_Requisito a_.
Reproduza fielmente o trecho do texto sobre a angústia que vai de "A origem da" até "forma sempre acintosa.", incluindo este último.

_Trecho da página_.
______________________________
Sofrer, é só uma vez; vencer; é para a eternidade”. Esta poderosa frase do religioso, crítico social, teólogo e filósofo, Soren Kierkegaard, traz tanto significado ao tema que vamos tratar aqui, que considerei mais do que congruente utilizá-la para lhe propor esta reflexão inicial. Convido você a pensar no que ela representa.

Segundo o poeta dinamarquês, a angústia que gera em nós tanto sofrimento, é produto de um sentimento de medo. Este, por sua vez pode ser tanto temporário, criado em decorrência de questões mal resolvidas e que podem ser solucionadas com ações específicas, ou então, duradouro quando não passa, pois mesmo sofrendo, nós não ousamos encarar estes incômodos e superá-los.

A origem da palavra angústia vem do termo em latim angustĭa, que por sua vez representa: dor, desconforto, dificuldade, insegurança, ansiedade, medo e sufocamento. Tenho certeza de que só de ouvir este nome, seu corpo já começou a somatizar, relembrar de momentos angustiantes de sua vida e que certamente sentiu novamente um estranho incômodo. É exatamente isso que um estado angustiante provoca em nós, a sensação de um desconforto que nem sempre tem um significado consciente, mas que independente disso, nos tortura de forma sempre acintosa.

Por mais desconfortante que isso possa parecer, Kierkegaard, considerado o filósofo da angústia, defende que a dor por ela provocada, também tem seu lado positivo. De acordo com ele, este pesar revela que existe um desacerto, um desequilíbrio, um padecimento dentro de nós ou mesmo ligado a algo que nos incomoda muito no mundo ou nas pessoas à nossa volta. E, dependendo da forma como lidamos com isso, este sentimento vem e passa ou vem e fica.

O certo é que quando a sentimos sem saber conscientemente os motivos pelos quais estamos sofrendo, este mal-estar gera um desconforto gritante, que nos tira do eixo e nos deixa mais expostos a grande dor que ele provoca em nós. Eu já passei por isso e tenho certeza de que você também já se sentiu angustiado muitas vezes, não é mesmo? Com isso experienciou sentimentos ruins que mal sabia explicar, mas que estavam ali, gerando desconforto, medo e muita ansiedade.
______________________________
_Dados fornecidos_.
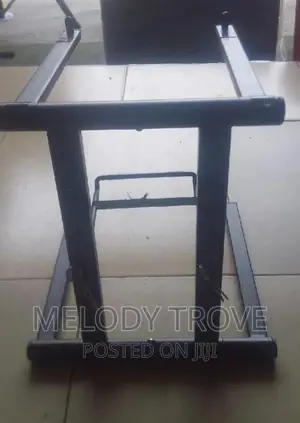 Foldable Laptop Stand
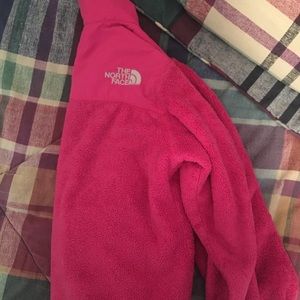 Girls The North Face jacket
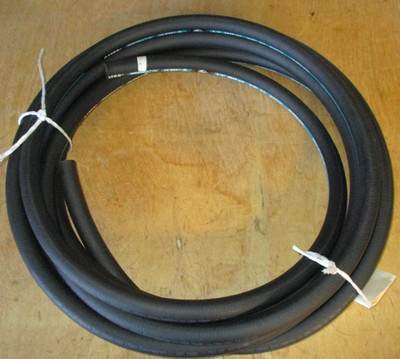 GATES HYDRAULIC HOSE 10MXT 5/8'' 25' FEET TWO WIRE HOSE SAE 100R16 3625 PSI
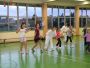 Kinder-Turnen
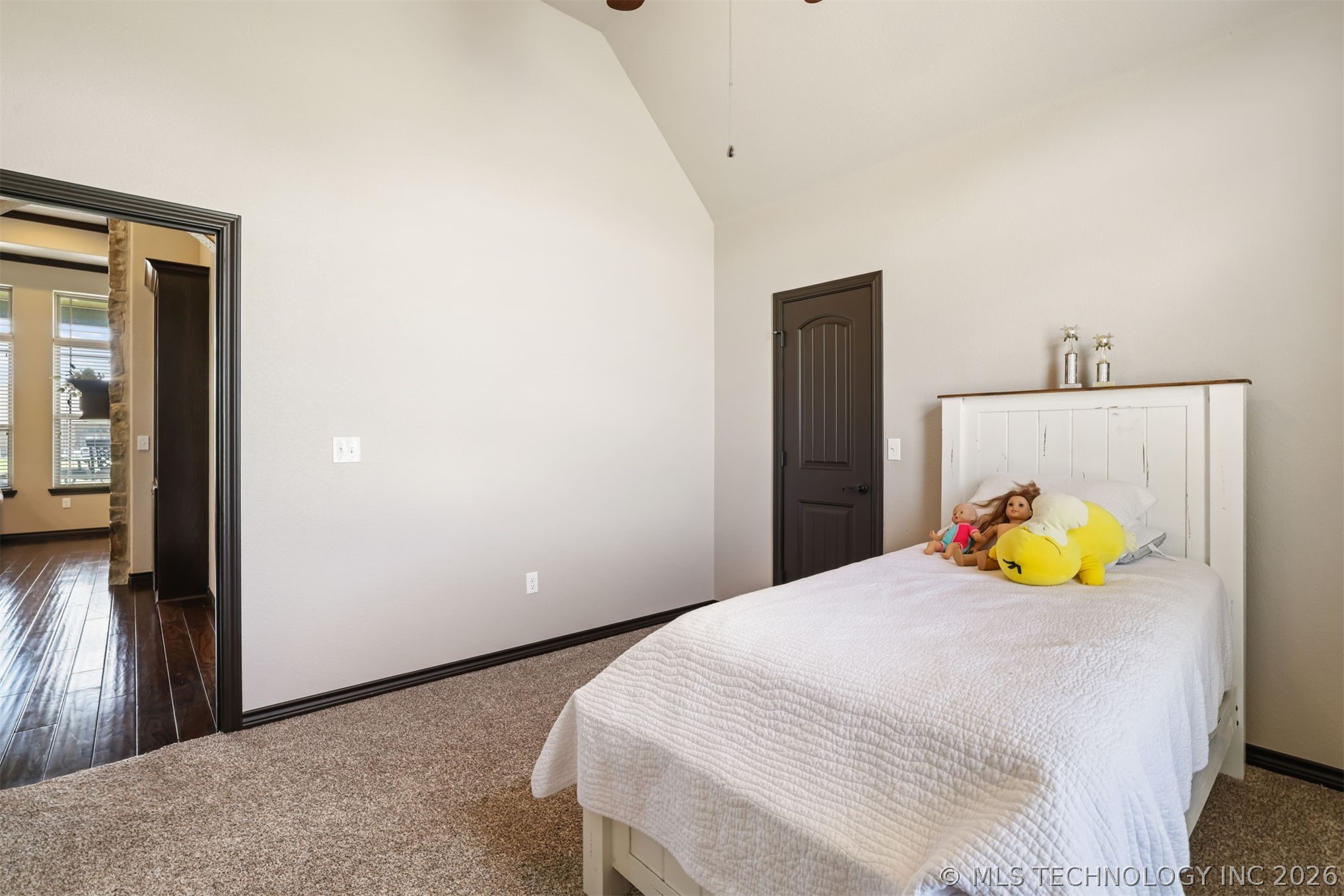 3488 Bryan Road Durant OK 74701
______________________________
_Requisito b_.
Apresente todas as entradas acima como uma tabela Markdown com as colunas "Nº" e "Linha da entrada", numerando cada linha e omitindo as linhas em branco. Não inclua as imagens na resposta.

_Área de resposta a_.
A origem da palavra angústia vem do termo em latim angustĭa, que por sua vez representa: dor, desconforto, dificuldade, insegurança, ansiedade, medo e sufocamento. Tenho certeza de que só de ouvir este nome, seu corpo já começou a somatizar, relembrar de momentos angustiantes de sua vida e que certamente sentiu novamente um estranho incômodo. É exatamente isso que um estado angustiante provoca em nós, a sensação de um desconforto que nem sempre tem um significado consciente, mas que independente disso, nos tortura de forma sempre acintosa.

_Área de resposta b_.
| Nº | Linha da entrada |
|---|---|
| 1 |  Foldable Laptop Stand |
| 2 |  Girls The North Face jacket |
| 3 |  GATES HYDRAULIC HOSE 10MXT 5/8'' 25' FEET TWO WIRE HOSE SAE 100R16 3625 PSI |
| 4 |  Kinder-Turnen |
| 5 |  3488 Bryan Road Durant OK 74701 |